However, sales of licensed goods have rocketed, with homeware the best seller.
Since 2019, the Louvre in Paris has stepped up its licensing efforts, teaming up with DS Automobiles, the Swiss watchmaker Swatch and the macaron bakery Laduree.
The Louvre’s brand partnerships reportedly generated 4.5 million euros last year, compared with 2.7 million euros in 2019, according to Le Monde.
This year, it signed a four-year deal with Japanese retailer Uniqlo and launched a graphic T-shirt collection inspired by the Mona Lisa, Venus de Milo and Liberty Leading the People.
He Yizan (何一讚), cofounder of Shanghai-based intellectual property licensing agency Artistory said museums are turning to merchandise to tap Gen Z audiences, who are more likely to access museum content online, rather than in person. The aim is to make their archives familiar to all.
Artistory’s designers opt for creative mashups of the old masters.
“We never slap the paintings on to the products, instead we create original patterns inspired by artworks and share them on TikTok and livestreamed events,” he said. “We want to transform something ancient and boring into something modern and exciting.”
However, these corporate gigs have riled those who fear museums’ cultural heritage is under threat.
In 2019, the Louvre partnered with Airbnb on a competition to let one couple stay the night in its hallowed halls.
Then-Paris deputy mayor of housing Ian Brossat wrote to then-French minister of culture Franck Riester that “this use of a public institution for commercial purposes by a digital giant is a shocking political gesture.”
Brossat has campaigned to ban Airbnb in Paris’ city center, saying that they are pushing Parisians out of the housing market.
Others ask why galleries should be free to profit from art no longer bound by copyright, which in the UK and EU lasts until 70 years after the creator’s death.
Then, the work is freely available intellectual property, although in certain countries, such as France, museums can claim perpetual moral rights of an author’s work. This gives custodians the right of attribution and ability to take down damaging reproductions.
Grischka Petri, a lawyer and art historian at the University of Glasgow, said it is problematic that museums are acting as trustees of long-dead artists whose works are no longer in copyright.
“It becomes interesting from a copyright perspective when a museum wants to monopolize its public domain collections and prohibit reproductions,” Petri said.

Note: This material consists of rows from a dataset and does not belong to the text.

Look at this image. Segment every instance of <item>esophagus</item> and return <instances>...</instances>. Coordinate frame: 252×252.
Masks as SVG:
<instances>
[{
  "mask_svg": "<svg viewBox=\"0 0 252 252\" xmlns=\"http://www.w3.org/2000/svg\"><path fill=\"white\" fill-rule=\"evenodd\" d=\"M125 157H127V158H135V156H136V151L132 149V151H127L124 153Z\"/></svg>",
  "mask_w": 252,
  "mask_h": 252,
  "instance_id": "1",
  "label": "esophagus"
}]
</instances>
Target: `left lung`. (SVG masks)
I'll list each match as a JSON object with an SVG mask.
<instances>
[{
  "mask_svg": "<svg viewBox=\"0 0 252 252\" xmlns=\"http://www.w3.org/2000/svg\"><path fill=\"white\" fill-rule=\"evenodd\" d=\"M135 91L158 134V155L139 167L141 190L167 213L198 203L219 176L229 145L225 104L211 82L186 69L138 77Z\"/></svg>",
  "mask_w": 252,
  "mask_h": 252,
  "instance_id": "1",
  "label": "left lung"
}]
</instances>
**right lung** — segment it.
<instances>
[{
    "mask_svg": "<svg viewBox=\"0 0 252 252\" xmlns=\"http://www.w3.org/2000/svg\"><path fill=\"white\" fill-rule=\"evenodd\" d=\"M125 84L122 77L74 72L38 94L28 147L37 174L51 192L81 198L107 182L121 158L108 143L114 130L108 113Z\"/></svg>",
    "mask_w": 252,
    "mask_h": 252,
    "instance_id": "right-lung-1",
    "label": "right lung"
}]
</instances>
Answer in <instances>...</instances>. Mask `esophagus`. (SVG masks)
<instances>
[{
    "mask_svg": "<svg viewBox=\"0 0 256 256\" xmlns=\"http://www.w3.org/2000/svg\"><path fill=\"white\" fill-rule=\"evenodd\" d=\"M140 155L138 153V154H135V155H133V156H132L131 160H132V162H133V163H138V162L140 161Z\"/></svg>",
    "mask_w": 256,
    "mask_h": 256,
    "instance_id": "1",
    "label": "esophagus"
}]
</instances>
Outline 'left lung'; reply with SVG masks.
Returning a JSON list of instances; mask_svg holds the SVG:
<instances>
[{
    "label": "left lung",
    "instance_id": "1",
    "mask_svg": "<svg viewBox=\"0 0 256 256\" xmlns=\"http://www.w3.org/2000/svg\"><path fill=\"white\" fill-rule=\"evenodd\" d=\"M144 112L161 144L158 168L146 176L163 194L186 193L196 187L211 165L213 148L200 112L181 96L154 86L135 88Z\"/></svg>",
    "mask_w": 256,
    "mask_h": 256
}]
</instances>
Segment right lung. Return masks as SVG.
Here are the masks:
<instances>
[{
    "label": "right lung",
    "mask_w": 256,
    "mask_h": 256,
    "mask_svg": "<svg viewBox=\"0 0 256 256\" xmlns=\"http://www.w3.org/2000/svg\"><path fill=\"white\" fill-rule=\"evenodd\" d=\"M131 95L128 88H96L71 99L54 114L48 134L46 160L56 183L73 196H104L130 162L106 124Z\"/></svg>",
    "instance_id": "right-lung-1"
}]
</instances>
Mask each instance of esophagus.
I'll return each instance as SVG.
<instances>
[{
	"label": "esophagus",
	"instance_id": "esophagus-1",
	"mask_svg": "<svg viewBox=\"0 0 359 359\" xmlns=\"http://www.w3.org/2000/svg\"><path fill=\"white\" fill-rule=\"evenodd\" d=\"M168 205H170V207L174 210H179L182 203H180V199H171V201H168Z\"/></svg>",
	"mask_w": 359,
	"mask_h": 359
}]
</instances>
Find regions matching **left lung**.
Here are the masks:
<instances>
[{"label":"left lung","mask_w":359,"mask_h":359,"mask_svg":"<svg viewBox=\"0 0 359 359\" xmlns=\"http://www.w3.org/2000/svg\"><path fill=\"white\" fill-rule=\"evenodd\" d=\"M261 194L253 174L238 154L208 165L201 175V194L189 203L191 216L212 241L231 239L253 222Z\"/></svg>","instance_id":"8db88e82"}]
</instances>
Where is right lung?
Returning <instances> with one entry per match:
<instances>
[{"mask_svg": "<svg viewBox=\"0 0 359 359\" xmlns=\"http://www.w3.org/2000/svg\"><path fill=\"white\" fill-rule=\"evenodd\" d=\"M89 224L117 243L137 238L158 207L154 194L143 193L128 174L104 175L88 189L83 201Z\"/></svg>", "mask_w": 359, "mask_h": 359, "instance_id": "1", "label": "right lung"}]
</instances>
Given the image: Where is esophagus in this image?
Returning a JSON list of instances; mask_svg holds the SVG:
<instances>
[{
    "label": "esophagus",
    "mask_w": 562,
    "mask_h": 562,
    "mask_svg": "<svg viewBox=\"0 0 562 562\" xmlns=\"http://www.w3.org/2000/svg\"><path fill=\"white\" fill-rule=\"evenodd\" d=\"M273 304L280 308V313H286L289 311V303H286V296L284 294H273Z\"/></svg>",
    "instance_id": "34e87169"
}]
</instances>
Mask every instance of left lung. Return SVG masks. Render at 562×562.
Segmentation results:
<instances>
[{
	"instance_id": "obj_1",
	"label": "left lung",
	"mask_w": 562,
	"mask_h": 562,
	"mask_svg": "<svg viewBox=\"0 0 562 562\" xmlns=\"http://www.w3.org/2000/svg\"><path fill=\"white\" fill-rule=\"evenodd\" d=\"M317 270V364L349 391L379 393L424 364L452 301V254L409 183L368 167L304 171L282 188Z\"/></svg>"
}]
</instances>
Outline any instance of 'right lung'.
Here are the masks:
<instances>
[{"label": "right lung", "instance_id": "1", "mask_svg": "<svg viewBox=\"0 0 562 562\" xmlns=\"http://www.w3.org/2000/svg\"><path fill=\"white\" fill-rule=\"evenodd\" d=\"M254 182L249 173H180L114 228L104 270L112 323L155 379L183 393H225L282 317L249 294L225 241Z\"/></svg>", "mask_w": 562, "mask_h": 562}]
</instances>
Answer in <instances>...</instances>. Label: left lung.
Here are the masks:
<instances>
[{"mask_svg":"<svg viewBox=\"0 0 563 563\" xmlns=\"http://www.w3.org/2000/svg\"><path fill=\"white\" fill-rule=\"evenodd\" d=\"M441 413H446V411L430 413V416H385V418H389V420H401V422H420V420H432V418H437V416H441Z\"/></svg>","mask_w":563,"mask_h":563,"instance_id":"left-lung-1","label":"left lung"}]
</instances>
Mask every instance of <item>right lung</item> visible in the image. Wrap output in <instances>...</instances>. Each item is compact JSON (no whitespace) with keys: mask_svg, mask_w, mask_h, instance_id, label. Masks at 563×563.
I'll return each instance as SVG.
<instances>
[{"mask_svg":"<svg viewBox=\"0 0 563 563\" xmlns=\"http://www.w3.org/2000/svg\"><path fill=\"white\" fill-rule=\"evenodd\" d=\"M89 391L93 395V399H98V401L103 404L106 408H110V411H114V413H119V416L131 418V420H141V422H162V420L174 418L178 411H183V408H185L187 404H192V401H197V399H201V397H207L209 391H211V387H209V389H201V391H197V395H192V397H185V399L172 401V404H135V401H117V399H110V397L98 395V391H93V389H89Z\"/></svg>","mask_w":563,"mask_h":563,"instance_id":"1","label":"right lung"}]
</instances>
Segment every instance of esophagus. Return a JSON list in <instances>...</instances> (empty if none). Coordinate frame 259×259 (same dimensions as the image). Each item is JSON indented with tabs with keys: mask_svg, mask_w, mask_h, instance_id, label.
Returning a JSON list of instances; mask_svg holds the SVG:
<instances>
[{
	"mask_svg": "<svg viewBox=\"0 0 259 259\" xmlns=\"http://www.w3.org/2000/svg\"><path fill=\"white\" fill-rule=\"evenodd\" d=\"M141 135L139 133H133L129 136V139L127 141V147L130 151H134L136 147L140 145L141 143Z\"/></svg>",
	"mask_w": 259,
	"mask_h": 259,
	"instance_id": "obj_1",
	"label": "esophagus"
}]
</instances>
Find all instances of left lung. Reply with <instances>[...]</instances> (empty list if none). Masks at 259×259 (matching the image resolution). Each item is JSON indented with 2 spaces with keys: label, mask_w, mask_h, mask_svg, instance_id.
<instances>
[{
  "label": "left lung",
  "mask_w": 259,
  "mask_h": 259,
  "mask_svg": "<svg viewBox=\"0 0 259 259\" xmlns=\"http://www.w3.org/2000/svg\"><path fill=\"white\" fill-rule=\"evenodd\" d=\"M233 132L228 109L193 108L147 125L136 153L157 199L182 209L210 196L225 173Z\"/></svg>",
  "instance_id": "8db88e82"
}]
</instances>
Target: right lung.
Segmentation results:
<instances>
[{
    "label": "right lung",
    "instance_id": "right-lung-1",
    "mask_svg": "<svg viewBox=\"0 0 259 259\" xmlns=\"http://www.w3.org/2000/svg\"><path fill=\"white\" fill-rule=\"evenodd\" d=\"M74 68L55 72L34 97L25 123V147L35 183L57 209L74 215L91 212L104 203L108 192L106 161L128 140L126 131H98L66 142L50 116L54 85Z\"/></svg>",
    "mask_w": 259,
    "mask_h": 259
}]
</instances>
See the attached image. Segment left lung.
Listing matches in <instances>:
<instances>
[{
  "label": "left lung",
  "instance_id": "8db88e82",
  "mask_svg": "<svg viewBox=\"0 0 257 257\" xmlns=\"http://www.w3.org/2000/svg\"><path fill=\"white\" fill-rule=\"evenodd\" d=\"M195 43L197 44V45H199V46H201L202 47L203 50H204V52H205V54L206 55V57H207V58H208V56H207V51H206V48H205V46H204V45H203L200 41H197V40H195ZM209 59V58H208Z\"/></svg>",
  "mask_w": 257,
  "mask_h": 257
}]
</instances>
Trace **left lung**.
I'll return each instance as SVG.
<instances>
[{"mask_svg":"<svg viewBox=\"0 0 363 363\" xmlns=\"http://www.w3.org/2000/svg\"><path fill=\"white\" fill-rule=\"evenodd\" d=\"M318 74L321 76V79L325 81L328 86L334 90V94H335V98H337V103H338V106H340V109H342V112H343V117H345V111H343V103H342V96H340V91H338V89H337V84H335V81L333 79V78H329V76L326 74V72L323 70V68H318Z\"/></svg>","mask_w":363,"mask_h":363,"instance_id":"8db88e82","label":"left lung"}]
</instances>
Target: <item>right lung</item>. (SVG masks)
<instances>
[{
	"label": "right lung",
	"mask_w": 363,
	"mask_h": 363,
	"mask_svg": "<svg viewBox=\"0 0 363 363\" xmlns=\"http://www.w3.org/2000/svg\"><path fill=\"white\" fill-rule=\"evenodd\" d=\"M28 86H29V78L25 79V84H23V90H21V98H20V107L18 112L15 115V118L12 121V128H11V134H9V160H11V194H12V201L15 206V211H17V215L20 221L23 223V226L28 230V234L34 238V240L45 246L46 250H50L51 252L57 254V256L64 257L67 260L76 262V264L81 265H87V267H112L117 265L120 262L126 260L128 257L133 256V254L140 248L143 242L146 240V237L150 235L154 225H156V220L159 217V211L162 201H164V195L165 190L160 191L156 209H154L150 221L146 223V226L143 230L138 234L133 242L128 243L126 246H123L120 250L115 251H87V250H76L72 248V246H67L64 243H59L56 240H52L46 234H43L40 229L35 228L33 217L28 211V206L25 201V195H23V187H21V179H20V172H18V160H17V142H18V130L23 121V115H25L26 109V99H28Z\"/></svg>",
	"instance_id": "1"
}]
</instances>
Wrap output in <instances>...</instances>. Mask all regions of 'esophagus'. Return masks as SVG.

He said museums risk being “hypocritical” if they promot the commercialization of their collection, while also banning usage by others for moral reasons.
“Many ancient artworks work in a soft pornographic way anyway,” Petri said.
In the past few years, as the Internet has led to an explosion of low-quality copies, institutions are rethinking their strategy.
The Rijksmuseum in Amsterdam allows audiences download high-resolution photographs of its collections that include Rembrandt, Vermeer and Van Gogh.
“If they want to have a Vermeer on their toilet paper, I’d rather have a very high-quality image than a very bad reproduction,” Rijksmuseum director of collections Taco Dibbits said.